Sonia Denoncourt
- Born: 25 June 1964 (age 61) Sherbrooke, Quebec

International
- Years: League / Role
- 1994–2004: FIFA listed / Referee

= Sonia Denoncourt =

Canadian soccer referee

Sonia Denoncourt (born June 25, 1964) is a retired soccer referee from Canada. She worked for FIFA as head of women's referee development, Director of Refereeing at Concacaf and currently work as the North America Academy Director at You Are The Ref International.

==Early life==
Denoncourt was born in Sherbrooke, Quebec, Canada and attended Mitchell & Montcalm High School. She graduated from the Université de Sherbrooke with a degree in physical education and later attained a master's degree in Sports Administration from the University of Ottawa.

==Career==
Denoncourt began refereeing in 1978 at the age of just 14 and later decided to give up playing the game to further her career as a referee at the age of 22.
Denoncourt became the first female FIFA accredited referee in 1994. She went on to referee the 1995, 1999 and 2003 FIFA Women's World Cups.

----

**EXERCISES:**
a) Name every school or university that the biography of Sonia Denoncourt says she attended.
b) Continue the biography of Sonia Denoncourt, starting right after its final sentence.

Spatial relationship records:
----

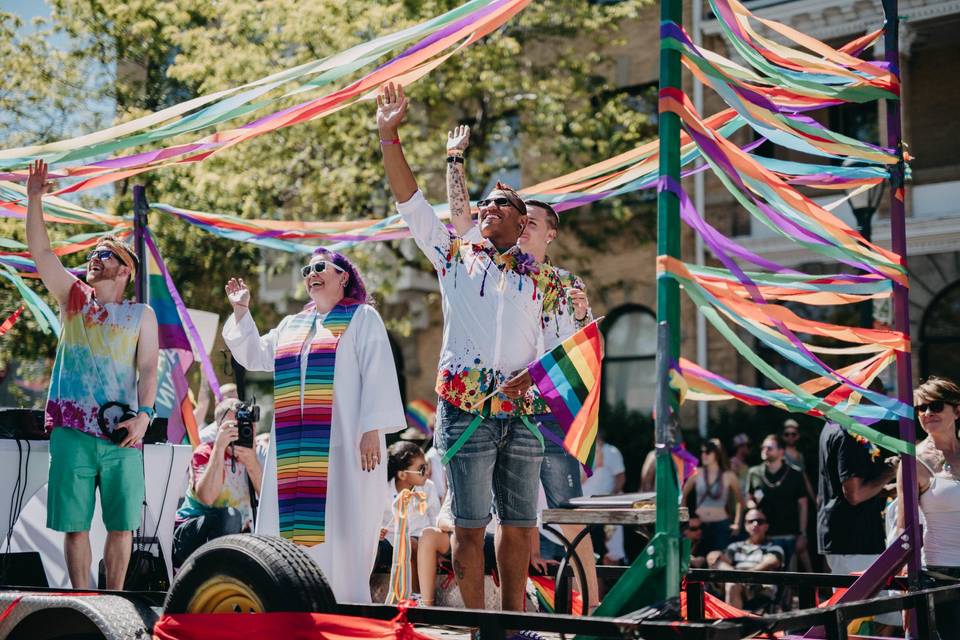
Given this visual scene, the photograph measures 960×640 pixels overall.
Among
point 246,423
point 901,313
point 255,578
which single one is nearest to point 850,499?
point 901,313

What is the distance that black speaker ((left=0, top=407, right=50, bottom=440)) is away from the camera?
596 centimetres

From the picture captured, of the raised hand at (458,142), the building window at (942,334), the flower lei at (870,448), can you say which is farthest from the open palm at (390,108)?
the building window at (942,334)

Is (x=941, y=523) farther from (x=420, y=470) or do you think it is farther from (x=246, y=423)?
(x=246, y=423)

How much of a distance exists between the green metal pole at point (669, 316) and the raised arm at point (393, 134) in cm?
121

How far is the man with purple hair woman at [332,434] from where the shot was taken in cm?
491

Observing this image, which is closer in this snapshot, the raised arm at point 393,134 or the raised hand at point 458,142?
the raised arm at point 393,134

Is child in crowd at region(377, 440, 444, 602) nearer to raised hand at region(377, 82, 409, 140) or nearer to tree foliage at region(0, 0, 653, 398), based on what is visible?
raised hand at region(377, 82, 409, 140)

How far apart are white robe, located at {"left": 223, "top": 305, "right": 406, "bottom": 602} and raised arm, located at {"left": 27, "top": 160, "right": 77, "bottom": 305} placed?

----

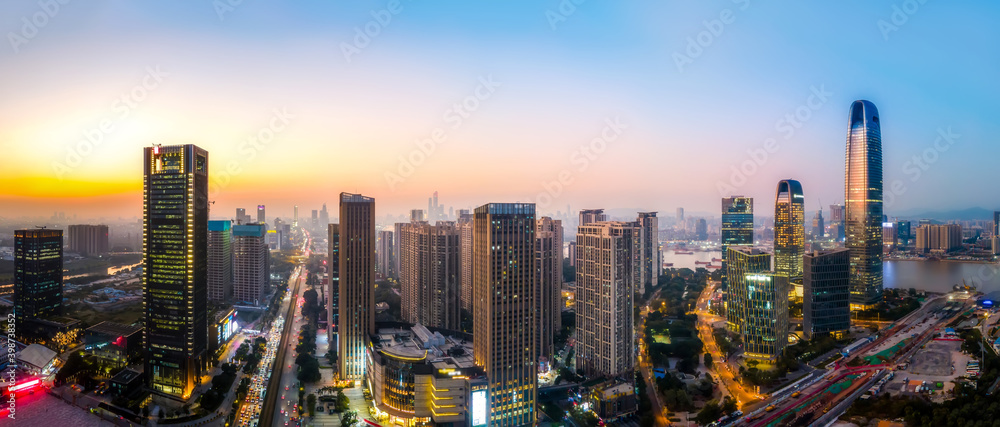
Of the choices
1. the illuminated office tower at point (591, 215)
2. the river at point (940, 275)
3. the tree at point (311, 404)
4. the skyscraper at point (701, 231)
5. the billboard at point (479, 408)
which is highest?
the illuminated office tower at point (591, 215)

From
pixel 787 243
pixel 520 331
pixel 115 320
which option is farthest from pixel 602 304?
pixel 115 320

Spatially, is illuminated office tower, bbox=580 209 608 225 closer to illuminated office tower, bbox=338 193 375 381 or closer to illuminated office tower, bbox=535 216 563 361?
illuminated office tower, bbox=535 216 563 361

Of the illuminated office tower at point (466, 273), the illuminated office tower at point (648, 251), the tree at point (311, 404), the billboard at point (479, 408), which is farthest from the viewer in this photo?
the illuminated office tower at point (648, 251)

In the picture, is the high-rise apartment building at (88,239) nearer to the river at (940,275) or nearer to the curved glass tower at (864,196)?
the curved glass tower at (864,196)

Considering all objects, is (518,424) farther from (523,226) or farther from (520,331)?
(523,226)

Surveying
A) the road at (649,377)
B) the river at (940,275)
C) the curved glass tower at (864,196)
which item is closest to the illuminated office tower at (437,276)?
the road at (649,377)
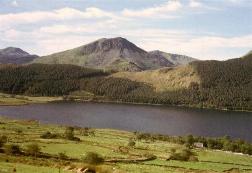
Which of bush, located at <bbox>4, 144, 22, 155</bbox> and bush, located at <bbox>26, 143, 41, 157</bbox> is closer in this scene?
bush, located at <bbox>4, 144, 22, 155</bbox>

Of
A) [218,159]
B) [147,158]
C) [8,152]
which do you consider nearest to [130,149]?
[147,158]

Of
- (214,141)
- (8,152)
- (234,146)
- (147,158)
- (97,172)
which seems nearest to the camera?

----

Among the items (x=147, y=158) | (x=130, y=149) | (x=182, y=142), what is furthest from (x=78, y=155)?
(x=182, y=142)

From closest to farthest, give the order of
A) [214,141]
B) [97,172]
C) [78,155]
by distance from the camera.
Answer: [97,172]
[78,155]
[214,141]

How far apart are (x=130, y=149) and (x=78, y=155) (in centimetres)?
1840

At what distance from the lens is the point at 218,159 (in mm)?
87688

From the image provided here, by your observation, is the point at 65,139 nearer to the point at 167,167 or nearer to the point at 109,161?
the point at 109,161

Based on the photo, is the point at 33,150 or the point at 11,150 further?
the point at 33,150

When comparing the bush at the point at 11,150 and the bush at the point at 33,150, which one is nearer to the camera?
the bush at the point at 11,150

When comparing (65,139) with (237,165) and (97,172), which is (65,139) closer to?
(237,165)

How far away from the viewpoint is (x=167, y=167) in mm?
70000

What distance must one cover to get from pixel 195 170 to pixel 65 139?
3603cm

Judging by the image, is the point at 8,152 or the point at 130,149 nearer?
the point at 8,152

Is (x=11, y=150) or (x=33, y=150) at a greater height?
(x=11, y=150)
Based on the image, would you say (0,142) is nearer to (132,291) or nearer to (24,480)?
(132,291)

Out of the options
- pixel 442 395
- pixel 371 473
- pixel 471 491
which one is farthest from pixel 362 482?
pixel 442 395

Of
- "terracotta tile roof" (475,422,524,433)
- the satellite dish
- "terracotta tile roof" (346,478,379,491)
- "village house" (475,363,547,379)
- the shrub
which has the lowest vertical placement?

----

**RESULTS:**
a) Mitchell & Montcalm High School, the Université de Sherbrooke, and the University of Ottawa.

b)
===1996 Summer Olympics===
Women's football was made its debut at the Summer Olympics in 1996 and Denoncourt was selected as one of four female referees that would officiate in the tournament and she refereed the first ever women's football match in the Olympics when she took charge of a match between Germany and Japan. She also officiated a semi-final match between Norway and United States and was the Fourth official in the final.

===1997 Campeonato Paulista===
In February 1997, Denoncourt became the first female to referee a professional men's match in Brazil, when she officiated the opening Campeonato Paulista fixture between São José Esporte Clube and defending champions Sociedade Esportiva Palmeiras. Her performance was criticized by the away team's players, coach and supporters after she sent off Cafu and disallowed a goal by Djalminha.

===2000 Summer Olympics===
Denoncourt was selected as one of the nine match officials that would participate in the 2000 Olympic football tournaments. She refereed two group matches, Australia vs. Sweden and Norway vs. China, and was picked to referee in the women's football final at the 2000 Olympics between Norway and United States.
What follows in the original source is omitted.